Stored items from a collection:
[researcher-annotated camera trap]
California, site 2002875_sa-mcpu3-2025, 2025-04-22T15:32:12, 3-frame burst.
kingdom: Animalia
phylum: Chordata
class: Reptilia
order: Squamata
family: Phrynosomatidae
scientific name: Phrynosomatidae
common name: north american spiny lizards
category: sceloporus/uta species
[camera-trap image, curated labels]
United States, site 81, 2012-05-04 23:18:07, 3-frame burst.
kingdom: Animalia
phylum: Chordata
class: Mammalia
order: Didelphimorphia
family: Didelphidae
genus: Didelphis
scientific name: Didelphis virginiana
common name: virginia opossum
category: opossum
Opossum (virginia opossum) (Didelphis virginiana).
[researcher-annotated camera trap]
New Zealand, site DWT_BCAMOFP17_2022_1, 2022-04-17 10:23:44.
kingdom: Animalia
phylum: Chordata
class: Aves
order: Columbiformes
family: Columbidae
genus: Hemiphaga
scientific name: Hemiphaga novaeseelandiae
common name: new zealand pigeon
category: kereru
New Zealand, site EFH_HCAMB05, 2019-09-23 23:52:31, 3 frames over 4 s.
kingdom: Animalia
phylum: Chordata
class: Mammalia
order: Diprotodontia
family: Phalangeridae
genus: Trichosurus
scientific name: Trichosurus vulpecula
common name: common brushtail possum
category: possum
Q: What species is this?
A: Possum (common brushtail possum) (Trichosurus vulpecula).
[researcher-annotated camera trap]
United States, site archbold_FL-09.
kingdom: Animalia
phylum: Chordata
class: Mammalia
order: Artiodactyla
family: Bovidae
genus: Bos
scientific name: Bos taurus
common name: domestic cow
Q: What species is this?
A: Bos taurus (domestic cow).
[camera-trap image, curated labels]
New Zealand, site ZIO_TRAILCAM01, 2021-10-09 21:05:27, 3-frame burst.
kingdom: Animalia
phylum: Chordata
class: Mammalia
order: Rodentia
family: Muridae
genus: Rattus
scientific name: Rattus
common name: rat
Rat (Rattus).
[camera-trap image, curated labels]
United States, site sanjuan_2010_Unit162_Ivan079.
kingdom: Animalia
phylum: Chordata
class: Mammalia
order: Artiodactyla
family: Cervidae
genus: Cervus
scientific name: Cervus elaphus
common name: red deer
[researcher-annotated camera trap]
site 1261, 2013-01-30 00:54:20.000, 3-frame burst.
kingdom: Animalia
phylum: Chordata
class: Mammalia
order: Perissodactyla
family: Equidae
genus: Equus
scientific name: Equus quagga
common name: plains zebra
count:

Try it
This calls for an exact transcription of every entry above.

Task result
[researcher-annotated camera trap]
California, site 2002875_sa-mcpu3-2025, 2025-04-22T15:32:12, 3-frame burst.
kingdom: Animalia
phylum: Chordata
class: Reptilia
order: Squamata
family: Phrynosomatidae
scientific name: Phrynosomatidae
common name: north american spiny lizards
category: sceloporus/uta species
[camera-trap image, curated labels]
United States, site 81, 2012-05-04 23:18:07, 3-frame burst.
kingdom: Animalia
phylum: Chordata
class: Mammalia
order: Didelphimorphia
family: Didelphidae
genus: Didelphis
scientific name: Didelphis virginiana
common name: virginia opossum
category: opossum
Opossum (virginia opossum) (Didelphis virginiana).
[researcher-annotated camera trap]
New Zealand, site DWT_BCAMOFP17_2022_1, 2022-04-17 10:23:44.
kingdom: Animalia
phylum: Chordata
class: Aves
order: Columbiformes
family: Columbidae
genus: Hemiphaga
scientific name: Hemiphaga novaeseelandiae
common name: new zealand pigeon
category: kereru
New Zealand, site EFH_HCAMB05, 2019-09-23 23:52:31, 3 frames over 4 s.
kingdom: Animalia
phylum: Chordata
class: Mammalia
order: Diprotodontia
family: Phalangeridae
genus: Trichosurus
scientific name: Trichosurus vulpecula
common name: common brushtail possum
category: possum
Q: What species is this?
A: Possum (common brushtail possum) (Trichosurus vulpecula).
[researcher-annotated camera trap]
United States, site archbold_FL-09.
kingdom: Animalia
phylum: Chordata
class: Mammalia
order: Artiodactyla
family: Bovidae
genus: Bos
scientific name: Bos taurus
common name: domestic cow
Q: What species is this?
A: Bos taurus (domestic cow).
[camera-trap image, curated labels]
New Zealand, site ZIO_TRAILCAM01, 2021-10-09 21:05:27, 3-frame burst.
kingdom: Animalia
phylum: Chordata
class: Mammalia
order: Rodentia
family: Muridae
genus: Rattus
scientific name: Rattus
common name: rat
Rat (Rattus).
[camera-trap image, curated labels]
United States, site sanjuan_2010_Unit162_Ivan079.
kingdom: Animalia
phylum: Chordata
class: Mammalia
order: Artiodactyla
family: Cervidae
genus: Cervus
scientific name: Cervus elaphus
common name: red deer
[researcher-annotated camera trap]
site 1261, 2013-01-30 00:54:20.000, 3-frame burst.
kingdom: Animalia
phylum: Chordata
class: Mammalia
order: Perissodactyla
family: Equidae
genus: Equus
scientific name: Equus quagga
common name: plains zebra
count:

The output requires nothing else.